### Extract to read:
Senator criticizes administration’s estimates of war costs
Chairman of the Budget Committee also uses appearance to plug proposal to create a special 16-member bipartisan task force on reining in the national debt.
Senate Budget Chairman Kent Conrad, D-N.D., Monday assailed the Bush administration for grossly underestimating the price tag of the war in Iraq and estimated that maintaining an indefinite "Korea-like" military presence there will push the cost up to over $2.5 trillion dollars.
Addressing a meeting of the American Council of Life Insurers in Washington, Conrad said that although administration officials insisted before the 2003 invasion of Iraq that the spending on military operations would not exceed $50 billion, it now totals $567 billion and will surpass $600 billion if Congress approves the president's latest supplemental request of $45.9 billion.
The senator said that keeping a large number of troops there for several decades or more, as in the case of Korea, will add another $2 billion.
In the meanwhile, he said, the amount of "real revenues" flowing into the Treasury has flattened at about $2.1 trillion a year.
"And all of this is happening at the worst possible time, when the baby boomers are about to retire," said Conrad.
He said that his estimated $2 trillion-plus long-term costs of the Iraq war represented half that needed to eliminate the $4 trillion shortfall in Social Security and Medicare funding needed to support the boomers' retirements.

### Activity 1:
According to the article on Senator Conrad's criticism of Iraq war cost estimates, which organization's meeting was he addressing in Washington?
### Activity 2:
Continue the article on Senator Conrad's criticism of Iraq war cost estimates from its final sentence.

### Source information:
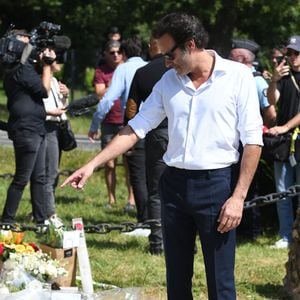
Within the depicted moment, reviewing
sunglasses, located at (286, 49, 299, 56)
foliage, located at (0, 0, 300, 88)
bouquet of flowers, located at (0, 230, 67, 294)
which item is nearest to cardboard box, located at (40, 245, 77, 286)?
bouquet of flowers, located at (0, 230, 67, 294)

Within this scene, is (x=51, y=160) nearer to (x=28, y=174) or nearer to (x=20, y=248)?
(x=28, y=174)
--
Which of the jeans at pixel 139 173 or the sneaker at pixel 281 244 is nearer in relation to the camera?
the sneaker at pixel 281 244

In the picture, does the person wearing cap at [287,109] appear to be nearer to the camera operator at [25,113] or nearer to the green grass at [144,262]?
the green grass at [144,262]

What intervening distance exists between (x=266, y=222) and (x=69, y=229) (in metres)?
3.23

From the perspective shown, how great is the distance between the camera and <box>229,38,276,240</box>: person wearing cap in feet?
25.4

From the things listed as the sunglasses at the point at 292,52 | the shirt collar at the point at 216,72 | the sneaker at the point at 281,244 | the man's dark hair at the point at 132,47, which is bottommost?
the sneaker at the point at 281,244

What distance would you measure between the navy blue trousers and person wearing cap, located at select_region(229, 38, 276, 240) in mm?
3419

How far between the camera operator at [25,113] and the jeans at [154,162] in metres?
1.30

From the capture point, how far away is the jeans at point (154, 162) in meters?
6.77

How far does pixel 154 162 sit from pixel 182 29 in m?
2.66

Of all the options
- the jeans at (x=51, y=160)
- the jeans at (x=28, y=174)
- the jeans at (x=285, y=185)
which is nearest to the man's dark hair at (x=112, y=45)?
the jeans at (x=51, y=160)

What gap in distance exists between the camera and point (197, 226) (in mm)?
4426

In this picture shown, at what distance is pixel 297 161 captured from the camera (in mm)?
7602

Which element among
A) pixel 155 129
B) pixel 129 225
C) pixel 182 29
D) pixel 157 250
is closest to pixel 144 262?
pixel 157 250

### Task response 1:
He was addressing a meeting of the American Council of Life Insurers.

### Task response 2:
Conrad used his appearance to make another appeal for his proposal, announced late last month, for the creation of a special 16-member bipartisan task force to develop a plan to rein in the national debt, which has soared from $5.8 trillion in 2001 to more than $9 trillion this year.
He said the nation's financial problems have become too serious to be solved through the "normal process" of congressional deliberations.
"I think its going to require an unusual procedure," he said.
Conrad's plan calls for the task force to submit its action blueprint one month after the November 2008 presidential election.
If 12 of the 16 members reached an agreement on a plan, it would go to Congress for a vote on a fast-track basis.
Approval would require three-fifths approval in both houses. The president would have veto power over the plan.
Conrad indicated that part of the solution should be to scuttle Bush's 2001 and 2003 tax cuts.
He said that together with the elimination of the Alternative Minimum Tax, the extension of the tax reductions beyond their 2010 expiration date would cost $4.2 trillion.
"That strikes me as not just responsible but wildly irresponsible," Conrad said.